9.03. Все это риторика. Я сам себе задаю эти вопросы, а ответ на них один, еще у Маркса. Когда назреют экономические предпосылки, тогда и политика решится. Нарыв зреет ой как долго. Уже и набухло, и посинело, и дергает, и спать ночью не дает, – а резать рано: полумеры. Врач знает срок, когда природа объективно подготовит все к вскрытию, и ему останется тогда только чуть помочь. Можно процесс чуть ускорить, травку приложить.
Так вот, оно зреет, и не один нарыв в стране, а целое сучье вымя… Врач… или знахарь… вроде опытный. Ну, а фершала на местах – где как. У нас в аэрофлоте, лекари, может, и послабее других, но тоже примочки кладут.
А то, что оно же болит, дергает, спать не дает, – потерпи. Приспособься, уложи поудобнее, грей, жди время. Потом будет еще больнее, а после вскрытия уж, долго, постепенно, не очень-то заметно, станет рассасываться, затягиваться, полегче станет. Но надо терпеть. Кричать, что больно, – да знаем, знаем, что больно. Правда, больно не нам, а вам. Но… такова жизнь.
Приспособимся летать и без штурмана. Уважающие себя и знающие себе цену командиры уверены, что справятся. Даже, в принципе, хоть сейчас.

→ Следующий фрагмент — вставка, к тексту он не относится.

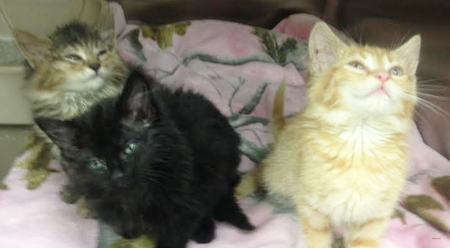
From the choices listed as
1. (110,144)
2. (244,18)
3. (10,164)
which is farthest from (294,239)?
(244,18)

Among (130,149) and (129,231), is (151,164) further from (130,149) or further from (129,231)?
(129,231)

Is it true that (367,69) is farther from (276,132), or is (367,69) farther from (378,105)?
(276,132)

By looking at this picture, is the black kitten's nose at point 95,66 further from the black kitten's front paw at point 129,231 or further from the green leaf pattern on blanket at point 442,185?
the green leaf pattern on blanket at point 442,185

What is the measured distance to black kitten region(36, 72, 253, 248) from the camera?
941 mm

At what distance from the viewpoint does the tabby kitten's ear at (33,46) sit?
1247mm

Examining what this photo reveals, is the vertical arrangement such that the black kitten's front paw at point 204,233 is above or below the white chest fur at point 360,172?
below

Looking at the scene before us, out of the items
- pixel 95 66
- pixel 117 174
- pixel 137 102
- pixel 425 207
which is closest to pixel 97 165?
pixel 117 174

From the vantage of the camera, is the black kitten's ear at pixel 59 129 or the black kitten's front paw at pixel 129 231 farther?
the black kitten's front paw at pixel 129 231

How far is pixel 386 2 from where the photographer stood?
1.81 m

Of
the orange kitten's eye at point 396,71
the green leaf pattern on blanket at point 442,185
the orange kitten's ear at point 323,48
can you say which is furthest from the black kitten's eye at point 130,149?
the green leaf pattern on blanket at point 442,185

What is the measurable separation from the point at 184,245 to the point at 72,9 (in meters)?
1.22

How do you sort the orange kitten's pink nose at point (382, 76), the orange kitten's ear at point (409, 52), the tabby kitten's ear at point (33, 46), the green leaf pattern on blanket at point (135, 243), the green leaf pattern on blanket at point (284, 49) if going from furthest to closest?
the green leaf pattern on blanket at point (284, 49)
the tabby kitten's ear at point (33, 46)
the green leaf pattern on blanket at point (135, 243)
the orange kitten's ear at point (409, 52)
the orange kitten's pink nose at point (382, 76)

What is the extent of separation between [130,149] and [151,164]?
6 centimetres

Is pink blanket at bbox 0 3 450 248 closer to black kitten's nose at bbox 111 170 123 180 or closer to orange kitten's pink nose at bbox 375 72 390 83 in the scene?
black kitten's nose at bbox 111 170 123 180
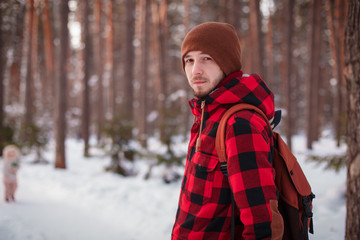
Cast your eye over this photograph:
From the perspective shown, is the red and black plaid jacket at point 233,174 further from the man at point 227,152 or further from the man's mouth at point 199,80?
the man's mouth at point 199,80

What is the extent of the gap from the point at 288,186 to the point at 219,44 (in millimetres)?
919

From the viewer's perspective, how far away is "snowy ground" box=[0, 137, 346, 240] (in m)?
3.93

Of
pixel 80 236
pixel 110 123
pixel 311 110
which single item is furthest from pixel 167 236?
pixel 311 110

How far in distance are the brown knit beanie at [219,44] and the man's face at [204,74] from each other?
4 centimetres

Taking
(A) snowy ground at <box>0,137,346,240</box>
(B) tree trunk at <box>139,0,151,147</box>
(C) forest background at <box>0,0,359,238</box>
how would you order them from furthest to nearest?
1. (B) tree trunk at <box>139,0,151,147</box>
2. (C) forest background at <box>0,0,359,238</box>
3. (A) snowy ground at <box>0,137,346,240</box>

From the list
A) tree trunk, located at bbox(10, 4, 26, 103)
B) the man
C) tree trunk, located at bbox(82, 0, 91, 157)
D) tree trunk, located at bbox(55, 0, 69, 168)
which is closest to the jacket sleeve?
the man

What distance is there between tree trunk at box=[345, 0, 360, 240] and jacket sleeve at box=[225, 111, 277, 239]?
150 cm

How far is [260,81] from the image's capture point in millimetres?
1480

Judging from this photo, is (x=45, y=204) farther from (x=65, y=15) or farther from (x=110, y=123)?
(x=65, y=15)

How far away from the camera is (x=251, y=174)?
1.20 metres

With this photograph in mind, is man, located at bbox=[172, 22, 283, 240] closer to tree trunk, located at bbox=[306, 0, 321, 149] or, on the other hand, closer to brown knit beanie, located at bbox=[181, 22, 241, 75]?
brown knit beanie, located at bbox=[181, 22, 241, 75]

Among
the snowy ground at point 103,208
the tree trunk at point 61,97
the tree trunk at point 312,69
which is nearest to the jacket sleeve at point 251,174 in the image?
the snowy ground at point 103,208

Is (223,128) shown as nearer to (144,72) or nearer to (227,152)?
(227,152)

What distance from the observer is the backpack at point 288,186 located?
1329 mm
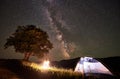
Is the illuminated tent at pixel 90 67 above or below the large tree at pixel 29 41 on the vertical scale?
below

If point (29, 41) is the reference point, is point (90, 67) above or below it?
below

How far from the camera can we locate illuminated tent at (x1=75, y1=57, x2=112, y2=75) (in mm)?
25406

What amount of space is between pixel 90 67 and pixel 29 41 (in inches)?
545

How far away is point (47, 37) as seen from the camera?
38.3 meters

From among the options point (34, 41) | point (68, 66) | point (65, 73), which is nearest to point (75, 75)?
point (65, 73)

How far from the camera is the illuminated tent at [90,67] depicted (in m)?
25.4

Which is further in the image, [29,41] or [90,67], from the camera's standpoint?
[29,41]

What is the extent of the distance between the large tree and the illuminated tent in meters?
11.3

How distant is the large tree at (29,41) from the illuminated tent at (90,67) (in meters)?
11.3

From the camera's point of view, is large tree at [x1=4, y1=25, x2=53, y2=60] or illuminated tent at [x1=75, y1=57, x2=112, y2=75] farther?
large tree at [x1=4, y1=25, x2=53, y2=60]

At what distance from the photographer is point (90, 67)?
86.8ft

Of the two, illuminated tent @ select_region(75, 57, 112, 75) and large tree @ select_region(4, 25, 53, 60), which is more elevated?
large tree @ select_region(4, 25, 53, 60)

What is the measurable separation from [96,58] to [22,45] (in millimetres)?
14044

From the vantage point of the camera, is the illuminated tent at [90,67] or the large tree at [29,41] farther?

В конце концов, будь война – завтра бы и в план, и через неделю забыли бы о штурманах.
Окончили мы эти анекдотические бесштурманские курсы, создали видимость, являлись вовремя, уходили пораньше, ставили бутылки преподавателям; получили квитки, свидетельствующие, что уж теперь-то, после такой вот учебы, мы вполне овладели теоретической премудростью, остается дело за практикой.
Каждый теперь для себя, для своего экипажа, продумывает конкретно, какие крючки и зацепки, уловки и методы, способы и действия надо отработать на практике. Кто и как взлетает, кто и как следит за тем и тем, и еще теперь за вот тем. Мы сами разрабатываем в экипаже новую технологию работы. Больше риска при отказе, меньше надежность, – да, меньше, даже по понятиям тех, наверху. Но у нас до этого, по тем же их понятиям, надежность была 150 процентов, ну, теперь, значит, будет на треть меньше, но все же – сто процентов, что и требовалось кому-то там доказать.
Еще хладнокровнее надо работать, еще на ступеньку профессиональнее придется стать, – а куда мы денемся. Экипажи на Ил-62 только улыбнутся, а нам в утешение – сознание того, что по нагрузке на ответственных этапах мы стали еще ближе к космонавтам. А вместо доплаты – хрен в рот.
Вот такая перестройка.
Шумит страна. Любого спроси – такого наговорит… А мы чем хуже. Вот – без штурмана летаем, справляемся. Материал для репортажа.
Интересное время. Будем потом вспоминать, как выдюжили.
Но нашему поколению, а может, и поколению, следующему за нами, выпала судьба нелегкая, вроде как жертвенная: детей благополучия, вещизма и наступающей бездуховности придется положить на алтарь перестройки. Мы ляжем удобрением под ноги будущему. Причем, не мы сами бросимся на амбразуру отживающего времени, а создадутся такие условия, что нас с ним стравят в драке. Будем грызть глотки друг другу. Конечно, культурно. Но я рад: может, хоть этому многолетнему удушающему равнодушию вокруг придет конец.
Повторяю: мы, летчики, поневоле зрители. И оттого, что тылы худо-бедно прикрыты какой-никакой пенсией, и оттого, что заорганизованы и зарегулированы мы до такого предела, который простому, из миллионов, рабочему, крестьянину, клерку, – пока немыслим. И оттого мы зрители, в конце концов, что изредка покидаем этот мир мышиной возни и устремляемся в светлое небо, откуда все земные проблемы кажутся мелкими и незначительными по сравнению с тем, что мы получаем там.